HapPenIng: Happen, Predict, Infer -- Event Series Completion in a Knowledge Graph
This addresses incomplete event representations in semantic sources like Wikidata for societal areas such as sports and politics, but it is incremental as it builds on existing knowledge graph methods.
The paper tackles the problem of event series completion in knowledge graphs by predicting sub-event relations and inferring missing real-world events, achieving precision improvements of 44 and 52 percentage points over baselines.

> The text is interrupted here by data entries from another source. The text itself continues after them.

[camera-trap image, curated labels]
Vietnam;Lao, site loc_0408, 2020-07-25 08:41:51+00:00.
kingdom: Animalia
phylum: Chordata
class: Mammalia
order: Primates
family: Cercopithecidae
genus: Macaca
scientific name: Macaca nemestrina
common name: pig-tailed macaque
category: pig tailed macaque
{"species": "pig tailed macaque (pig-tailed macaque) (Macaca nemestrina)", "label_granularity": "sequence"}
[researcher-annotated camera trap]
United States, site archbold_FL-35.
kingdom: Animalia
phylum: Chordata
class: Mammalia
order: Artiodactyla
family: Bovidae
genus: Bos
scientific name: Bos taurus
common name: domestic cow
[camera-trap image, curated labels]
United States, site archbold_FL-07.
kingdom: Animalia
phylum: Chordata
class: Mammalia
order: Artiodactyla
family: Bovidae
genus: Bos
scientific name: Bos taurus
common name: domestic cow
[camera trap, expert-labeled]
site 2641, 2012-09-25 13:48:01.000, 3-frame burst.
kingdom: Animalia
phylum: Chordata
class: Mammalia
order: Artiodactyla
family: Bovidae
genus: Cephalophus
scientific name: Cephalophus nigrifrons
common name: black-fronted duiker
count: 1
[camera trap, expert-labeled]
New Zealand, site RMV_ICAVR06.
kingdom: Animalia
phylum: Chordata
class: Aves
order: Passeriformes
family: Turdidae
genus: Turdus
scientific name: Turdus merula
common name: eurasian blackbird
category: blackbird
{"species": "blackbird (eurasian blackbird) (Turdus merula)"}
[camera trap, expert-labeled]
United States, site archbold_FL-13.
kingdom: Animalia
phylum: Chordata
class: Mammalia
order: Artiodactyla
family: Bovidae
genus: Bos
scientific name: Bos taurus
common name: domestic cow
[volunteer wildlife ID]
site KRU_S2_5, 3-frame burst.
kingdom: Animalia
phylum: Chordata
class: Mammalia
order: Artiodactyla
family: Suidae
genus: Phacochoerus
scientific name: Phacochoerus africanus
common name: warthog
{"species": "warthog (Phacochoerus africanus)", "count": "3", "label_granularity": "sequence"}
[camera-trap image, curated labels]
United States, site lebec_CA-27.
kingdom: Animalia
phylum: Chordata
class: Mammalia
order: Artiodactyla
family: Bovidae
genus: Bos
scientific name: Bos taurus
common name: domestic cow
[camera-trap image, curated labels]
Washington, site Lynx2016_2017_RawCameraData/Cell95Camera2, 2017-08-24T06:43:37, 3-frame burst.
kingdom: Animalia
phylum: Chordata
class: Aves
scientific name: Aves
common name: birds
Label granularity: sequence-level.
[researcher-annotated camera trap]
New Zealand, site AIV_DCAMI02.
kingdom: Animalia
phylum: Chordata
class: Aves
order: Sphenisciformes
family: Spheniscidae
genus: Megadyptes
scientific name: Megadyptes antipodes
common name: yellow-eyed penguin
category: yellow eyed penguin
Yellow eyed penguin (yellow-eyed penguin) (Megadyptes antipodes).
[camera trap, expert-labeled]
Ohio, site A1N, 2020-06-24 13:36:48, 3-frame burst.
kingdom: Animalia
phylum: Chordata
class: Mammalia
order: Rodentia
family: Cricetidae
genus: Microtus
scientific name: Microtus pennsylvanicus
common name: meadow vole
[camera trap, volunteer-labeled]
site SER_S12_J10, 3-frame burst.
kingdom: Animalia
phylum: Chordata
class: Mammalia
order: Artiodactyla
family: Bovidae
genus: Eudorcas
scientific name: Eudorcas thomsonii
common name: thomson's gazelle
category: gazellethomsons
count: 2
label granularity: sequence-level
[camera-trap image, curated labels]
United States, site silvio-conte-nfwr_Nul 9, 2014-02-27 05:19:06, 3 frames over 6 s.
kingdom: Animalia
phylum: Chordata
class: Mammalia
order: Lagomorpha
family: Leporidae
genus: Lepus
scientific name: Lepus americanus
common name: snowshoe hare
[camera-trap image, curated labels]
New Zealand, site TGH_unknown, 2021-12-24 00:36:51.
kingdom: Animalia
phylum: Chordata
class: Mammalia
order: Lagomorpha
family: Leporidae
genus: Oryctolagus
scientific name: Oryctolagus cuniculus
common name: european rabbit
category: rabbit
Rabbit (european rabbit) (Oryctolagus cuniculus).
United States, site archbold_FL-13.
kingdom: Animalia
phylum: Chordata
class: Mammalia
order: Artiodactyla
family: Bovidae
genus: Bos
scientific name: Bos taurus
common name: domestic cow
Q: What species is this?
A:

Event series, such as the Wimbledon Championships and the US presidential elections, represent important happenings in key societal areas including sports, culture and politics. However, semantic reference sources, such as Wikidata, DBpedia and EventKG knowledge graphs, provide only an incomplete event series representation. In this paper we target the problem of event series completion in a knowledge graph. We address two tasks: 1) prediction of sub-event relations, and 2) inference of real-world events that happened as a part of event series and are missing in the knowledge graph. To address these problems, our proposed supervised HapPenIng approach leverages structural features of event series. HapPenIng does not require any external knowledge - the characteristics making it unique in the context of event inference. Our experimental evaluation demonstrates that HapPenIng outperforms the baselines by 44 and 52 percentage points in terms of precision for the sub-event prediction and the inference tasks, correspondingly.